Cinco indicadores para saber si su situación financiera mejora
Más allá de los titulares sobre crecimiento económico en Colombia, hay cinco indicadores personales que permiten medir si realmente su situación financiera está mejorando:
1° Salario real
Compare su ingreso con arriendo, mercado y servicios. Si esos gastos suben más rápido que su sueldo, perdió poder adquisitivo.
2° Gastos fijos
Sume todas las obligaciones mensuales. Si superan el 60% de su ingreso, su margen de maniobra es muy limitado.
3° Carga de deuda
Revise cuánto representan cuotas y pagos mínimos. Si se acercan a un tercio de su ingreso, está en zona de riesgo.
4° Ahorro de emergencia
Mídalo en semanas de gastos cubiertos. Primera meta: una semana. Segunda meta: un mes completo.
5° Señales de alerta
Atrasos, avances de tarjeta, compras frecuentes a crédito para cubrir otros créditos o “tapar huecos” financieros.

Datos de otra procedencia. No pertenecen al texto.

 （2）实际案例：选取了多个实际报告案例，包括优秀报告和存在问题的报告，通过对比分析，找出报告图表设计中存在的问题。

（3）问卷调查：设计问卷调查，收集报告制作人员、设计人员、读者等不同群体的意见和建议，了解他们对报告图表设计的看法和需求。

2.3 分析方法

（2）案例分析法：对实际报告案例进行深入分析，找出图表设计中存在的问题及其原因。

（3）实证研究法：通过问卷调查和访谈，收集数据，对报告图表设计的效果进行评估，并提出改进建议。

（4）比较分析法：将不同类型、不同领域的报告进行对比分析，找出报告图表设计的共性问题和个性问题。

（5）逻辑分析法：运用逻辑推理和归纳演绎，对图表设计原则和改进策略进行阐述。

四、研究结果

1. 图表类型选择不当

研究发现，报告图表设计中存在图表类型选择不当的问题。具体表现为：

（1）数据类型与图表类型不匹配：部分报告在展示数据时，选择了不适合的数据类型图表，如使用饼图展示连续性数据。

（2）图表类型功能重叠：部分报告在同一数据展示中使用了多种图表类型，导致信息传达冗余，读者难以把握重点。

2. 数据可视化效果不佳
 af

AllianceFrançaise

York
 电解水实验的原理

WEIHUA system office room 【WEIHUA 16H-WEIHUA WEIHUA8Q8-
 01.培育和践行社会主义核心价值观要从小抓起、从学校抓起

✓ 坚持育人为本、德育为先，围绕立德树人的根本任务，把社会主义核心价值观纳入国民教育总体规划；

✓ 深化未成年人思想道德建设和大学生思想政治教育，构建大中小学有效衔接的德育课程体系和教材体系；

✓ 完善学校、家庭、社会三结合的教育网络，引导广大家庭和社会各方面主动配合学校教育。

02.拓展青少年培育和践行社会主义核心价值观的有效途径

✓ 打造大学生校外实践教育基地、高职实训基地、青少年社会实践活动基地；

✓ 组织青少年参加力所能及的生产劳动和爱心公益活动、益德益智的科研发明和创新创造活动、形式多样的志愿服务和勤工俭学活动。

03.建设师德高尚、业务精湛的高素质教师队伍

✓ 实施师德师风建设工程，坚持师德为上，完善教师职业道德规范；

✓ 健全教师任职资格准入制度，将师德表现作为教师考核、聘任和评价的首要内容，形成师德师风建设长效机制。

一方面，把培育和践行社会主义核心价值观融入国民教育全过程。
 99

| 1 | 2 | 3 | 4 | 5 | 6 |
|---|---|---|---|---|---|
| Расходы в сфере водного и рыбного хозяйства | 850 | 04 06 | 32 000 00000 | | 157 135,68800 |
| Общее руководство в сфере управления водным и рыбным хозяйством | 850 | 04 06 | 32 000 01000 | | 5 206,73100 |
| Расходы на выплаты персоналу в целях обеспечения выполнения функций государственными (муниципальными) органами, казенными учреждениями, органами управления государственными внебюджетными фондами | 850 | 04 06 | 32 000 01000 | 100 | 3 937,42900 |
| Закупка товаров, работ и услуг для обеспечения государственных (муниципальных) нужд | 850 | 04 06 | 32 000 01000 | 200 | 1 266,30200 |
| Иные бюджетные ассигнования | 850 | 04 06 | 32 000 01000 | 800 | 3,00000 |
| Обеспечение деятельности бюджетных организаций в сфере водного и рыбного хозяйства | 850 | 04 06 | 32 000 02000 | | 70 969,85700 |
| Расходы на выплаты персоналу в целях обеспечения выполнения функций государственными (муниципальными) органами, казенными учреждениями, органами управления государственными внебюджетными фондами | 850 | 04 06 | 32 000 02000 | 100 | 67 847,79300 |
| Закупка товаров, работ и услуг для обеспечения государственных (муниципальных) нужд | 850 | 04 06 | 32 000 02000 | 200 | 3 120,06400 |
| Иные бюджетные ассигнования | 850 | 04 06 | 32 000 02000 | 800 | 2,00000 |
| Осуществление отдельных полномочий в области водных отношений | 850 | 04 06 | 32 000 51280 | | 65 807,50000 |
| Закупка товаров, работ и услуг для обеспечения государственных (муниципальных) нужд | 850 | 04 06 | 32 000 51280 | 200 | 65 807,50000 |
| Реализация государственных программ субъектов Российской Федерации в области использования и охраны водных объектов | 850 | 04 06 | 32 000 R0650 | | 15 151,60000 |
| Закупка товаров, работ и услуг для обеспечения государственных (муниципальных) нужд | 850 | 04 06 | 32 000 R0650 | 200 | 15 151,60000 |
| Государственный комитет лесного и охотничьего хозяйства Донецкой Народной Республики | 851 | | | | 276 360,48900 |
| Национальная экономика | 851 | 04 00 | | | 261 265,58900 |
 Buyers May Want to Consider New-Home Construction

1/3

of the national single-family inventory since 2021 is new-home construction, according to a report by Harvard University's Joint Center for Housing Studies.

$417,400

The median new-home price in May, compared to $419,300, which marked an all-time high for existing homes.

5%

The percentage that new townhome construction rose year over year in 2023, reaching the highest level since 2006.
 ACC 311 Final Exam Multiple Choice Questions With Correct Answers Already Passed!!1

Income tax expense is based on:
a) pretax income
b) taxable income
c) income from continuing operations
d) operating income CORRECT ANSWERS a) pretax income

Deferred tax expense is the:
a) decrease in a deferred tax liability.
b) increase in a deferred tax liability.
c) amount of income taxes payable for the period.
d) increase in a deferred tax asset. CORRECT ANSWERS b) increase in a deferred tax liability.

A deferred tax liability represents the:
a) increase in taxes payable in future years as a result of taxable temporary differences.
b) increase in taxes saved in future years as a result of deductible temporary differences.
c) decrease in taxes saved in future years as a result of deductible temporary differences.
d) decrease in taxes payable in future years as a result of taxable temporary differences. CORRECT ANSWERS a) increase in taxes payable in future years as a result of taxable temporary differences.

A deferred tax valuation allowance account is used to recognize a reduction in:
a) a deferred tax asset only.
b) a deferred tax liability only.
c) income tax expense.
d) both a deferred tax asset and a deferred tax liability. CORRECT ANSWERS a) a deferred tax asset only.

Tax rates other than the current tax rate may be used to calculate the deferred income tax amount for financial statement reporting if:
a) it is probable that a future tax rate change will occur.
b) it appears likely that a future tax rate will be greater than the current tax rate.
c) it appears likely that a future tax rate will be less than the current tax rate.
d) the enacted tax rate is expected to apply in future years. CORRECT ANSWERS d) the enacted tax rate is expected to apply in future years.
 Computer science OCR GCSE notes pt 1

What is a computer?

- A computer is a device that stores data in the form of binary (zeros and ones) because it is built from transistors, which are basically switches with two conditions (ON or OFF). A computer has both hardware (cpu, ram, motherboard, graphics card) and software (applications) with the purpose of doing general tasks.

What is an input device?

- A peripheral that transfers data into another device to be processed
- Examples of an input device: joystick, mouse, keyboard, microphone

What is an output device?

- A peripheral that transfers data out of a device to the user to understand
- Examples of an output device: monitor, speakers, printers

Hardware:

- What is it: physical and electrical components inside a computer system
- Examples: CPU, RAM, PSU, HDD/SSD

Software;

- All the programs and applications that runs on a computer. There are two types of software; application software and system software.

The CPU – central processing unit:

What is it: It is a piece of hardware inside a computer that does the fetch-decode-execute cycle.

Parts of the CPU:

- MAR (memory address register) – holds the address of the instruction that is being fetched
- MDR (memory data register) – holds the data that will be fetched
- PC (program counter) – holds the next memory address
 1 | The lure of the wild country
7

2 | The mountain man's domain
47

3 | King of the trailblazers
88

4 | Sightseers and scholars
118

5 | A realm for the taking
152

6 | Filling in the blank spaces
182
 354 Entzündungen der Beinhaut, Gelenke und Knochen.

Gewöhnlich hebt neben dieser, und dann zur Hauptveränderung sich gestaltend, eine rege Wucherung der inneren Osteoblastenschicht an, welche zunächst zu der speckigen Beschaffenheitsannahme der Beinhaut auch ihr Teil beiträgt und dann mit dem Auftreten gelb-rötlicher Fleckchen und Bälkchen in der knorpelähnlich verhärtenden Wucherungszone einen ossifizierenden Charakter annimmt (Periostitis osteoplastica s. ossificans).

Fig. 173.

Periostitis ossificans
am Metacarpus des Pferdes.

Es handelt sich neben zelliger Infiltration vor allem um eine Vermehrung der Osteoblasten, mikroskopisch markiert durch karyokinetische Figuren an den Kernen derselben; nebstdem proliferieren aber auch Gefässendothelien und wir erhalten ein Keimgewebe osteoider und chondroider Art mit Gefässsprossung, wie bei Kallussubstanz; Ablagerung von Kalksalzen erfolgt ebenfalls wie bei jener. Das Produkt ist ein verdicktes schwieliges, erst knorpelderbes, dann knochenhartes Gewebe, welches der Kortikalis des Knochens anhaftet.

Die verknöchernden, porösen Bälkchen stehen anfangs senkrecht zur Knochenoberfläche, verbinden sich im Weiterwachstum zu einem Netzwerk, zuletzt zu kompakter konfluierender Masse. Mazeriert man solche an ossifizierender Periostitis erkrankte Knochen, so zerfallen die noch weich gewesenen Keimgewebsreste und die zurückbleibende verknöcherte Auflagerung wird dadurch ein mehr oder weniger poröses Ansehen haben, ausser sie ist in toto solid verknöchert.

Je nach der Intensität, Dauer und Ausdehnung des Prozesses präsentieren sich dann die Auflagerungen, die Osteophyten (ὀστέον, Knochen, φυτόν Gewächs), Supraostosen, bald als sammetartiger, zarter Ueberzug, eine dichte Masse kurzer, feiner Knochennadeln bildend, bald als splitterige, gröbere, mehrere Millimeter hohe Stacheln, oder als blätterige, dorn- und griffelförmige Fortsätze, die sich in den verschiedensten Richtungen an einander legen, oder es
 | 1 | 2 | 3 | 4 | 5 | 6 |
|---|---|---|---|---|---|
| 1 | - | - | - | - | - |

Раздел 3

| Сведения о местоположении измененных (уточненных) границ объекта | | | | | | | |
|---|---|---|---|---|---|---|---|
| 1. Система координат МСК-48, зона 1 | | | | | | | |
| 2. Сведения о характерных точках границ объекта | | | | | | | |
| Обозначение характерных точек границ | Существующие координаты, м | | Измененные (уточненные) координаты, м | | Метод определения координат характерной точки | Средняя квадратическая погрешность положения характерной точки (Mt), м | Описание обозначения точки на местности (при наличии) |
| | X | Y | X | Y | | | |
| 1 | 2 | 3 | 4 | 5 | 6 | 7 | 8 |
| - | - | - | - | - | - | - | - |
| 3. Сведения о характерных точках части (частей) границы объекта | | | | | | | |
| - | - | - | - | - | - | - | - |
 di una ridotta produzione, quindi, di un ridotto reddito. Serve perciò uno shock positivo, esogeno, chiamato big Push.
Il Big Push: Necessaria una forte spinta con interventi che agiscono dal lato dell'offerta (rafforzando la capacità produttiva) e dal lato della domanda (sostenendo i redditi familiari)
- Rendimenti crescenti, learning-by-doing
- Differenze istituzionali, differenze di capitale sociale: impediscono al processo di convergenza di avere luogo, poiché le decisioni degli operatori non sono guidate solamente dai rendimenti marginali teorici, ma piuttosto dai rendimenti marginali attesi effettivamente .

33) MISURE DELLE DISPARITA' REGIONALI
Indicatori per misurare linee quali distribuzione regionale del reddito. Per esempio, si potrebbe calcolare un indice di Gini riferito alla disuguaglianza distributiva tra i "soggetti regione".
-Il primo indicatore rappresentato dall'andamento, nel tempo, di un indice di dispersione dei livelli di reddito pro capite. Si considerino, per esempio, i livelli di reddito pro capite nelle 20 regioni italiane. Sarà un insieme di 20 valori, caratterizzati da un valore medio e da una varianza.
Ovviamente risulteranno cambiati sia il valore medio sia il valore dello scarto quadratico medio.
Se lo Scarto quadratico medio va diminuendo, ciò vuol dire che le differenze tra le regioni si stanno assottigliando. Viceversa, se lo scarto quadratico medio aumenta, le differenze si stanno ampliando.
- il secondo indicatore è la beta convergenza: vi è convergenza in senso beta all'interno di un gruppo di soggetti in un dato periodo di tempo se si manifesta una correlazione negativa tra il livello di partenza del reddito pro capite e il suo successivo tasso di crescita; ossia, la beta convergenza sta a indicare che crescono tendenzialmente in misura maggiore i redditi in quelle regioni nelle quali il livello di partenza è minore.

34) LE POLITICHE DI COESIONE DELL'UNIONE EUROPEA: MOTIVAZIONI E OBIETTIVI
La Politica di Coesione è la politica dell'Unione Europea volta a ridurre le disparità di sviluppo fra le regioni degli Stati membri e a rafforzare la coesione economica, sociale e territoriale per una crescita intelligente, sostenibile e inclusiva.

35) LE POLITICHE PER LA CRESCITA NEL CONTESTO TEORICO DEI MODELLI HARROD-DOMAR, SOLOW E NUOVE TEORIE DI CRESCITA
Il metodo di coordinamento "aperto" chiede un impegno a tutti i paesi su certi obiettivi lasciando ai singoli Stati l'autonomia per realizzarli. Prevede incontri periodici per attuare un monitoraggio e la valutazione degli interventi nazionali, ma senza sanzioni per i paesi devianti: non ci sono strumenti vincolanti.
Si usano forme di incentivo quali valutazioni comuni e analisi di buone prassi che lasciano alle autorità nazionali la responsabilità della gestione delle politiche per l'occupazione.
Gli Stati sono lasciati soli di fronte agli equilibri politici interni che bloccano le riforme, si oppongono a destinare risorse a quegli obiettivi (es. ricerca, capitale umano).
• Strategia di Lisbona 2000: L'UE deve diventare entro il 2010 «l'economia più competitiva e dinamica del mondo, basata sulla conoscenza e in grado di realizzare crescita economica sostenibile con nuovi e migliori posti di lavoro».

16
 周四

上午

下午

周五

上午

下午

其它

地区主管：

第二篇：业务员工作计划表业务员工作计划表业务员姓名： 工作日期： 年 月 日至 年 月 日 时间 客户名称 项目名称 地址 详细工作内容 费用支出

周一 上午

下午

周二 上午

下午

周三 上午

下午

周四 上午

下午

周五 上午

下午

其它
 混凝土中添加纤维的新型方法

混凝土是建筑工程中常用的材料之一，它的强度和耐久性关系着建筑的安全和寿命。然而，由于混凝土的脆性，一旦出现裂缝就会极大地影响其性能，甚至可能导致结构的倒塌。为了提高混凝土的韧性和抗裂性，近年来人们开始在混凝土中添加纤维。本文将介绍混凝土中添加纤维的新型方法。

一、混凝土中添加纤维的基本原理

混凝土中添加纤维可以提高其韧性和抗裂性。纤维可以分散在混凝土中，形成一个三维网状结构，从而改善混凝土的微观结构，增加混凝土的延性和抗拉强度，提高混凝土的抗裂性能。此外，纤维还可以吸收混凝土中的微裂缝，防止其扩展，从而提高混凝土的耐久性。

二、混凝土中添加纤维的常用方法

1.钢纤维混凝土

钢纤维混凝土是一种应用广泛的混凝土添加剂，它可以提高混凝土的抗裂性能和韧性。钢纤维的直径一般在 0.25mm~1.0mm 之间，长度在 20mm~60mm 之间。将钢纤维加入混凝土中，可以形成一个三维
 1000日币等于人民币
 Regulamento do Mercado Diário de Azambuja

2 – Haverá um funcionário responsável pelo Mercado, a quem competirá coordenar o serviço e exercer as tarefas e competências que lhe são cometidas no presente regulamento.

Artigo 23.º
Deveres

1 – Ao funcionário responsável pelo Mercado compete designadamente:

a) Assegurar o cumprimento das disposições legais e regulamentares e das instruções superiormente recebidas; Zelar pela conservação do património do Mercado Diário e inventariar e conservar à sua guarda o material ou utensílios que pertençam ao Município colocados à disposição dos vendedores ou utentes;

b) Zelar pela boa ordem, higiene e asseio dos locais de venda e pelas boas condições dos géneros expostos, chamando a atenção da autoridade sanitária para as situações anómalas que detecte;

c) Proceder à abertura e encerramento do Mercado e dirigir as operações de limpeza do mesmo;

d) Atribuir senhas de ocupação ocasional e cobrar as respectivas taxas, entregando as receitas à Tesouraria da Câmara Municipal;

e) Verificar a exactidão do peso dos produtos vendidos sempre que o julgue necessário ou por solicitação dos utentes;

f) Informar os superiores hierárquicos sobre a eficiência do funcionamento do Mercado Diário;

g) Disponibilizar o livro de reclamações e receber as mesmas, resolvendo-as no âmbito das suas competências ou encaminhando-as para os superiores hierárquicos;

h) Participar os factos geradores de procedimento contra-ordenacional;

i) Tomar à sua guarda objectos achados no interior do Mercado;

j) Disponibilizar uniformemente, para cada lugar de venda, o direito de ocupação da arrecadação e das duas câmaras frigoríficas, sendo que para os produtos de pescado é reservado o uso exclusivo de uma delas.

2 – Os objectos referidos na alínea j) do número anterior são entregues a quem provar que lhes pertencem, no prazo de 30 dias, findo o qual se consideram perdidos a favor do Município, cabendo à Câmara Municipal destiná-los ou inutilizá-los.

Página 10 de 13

La recomendación final es convertir estos puntos en un tablero mensual. Si el salario real no mejora, las deudas crecen y los gastos fijos consumen casi todo el ingreso, el PIB puede verse positivo mientras su hogar sigue bajo presión.
“Cuando una familia pone números a su realidad, deja de vivir de sensaciones y empieza a recuperar control”, concluyó Díaz.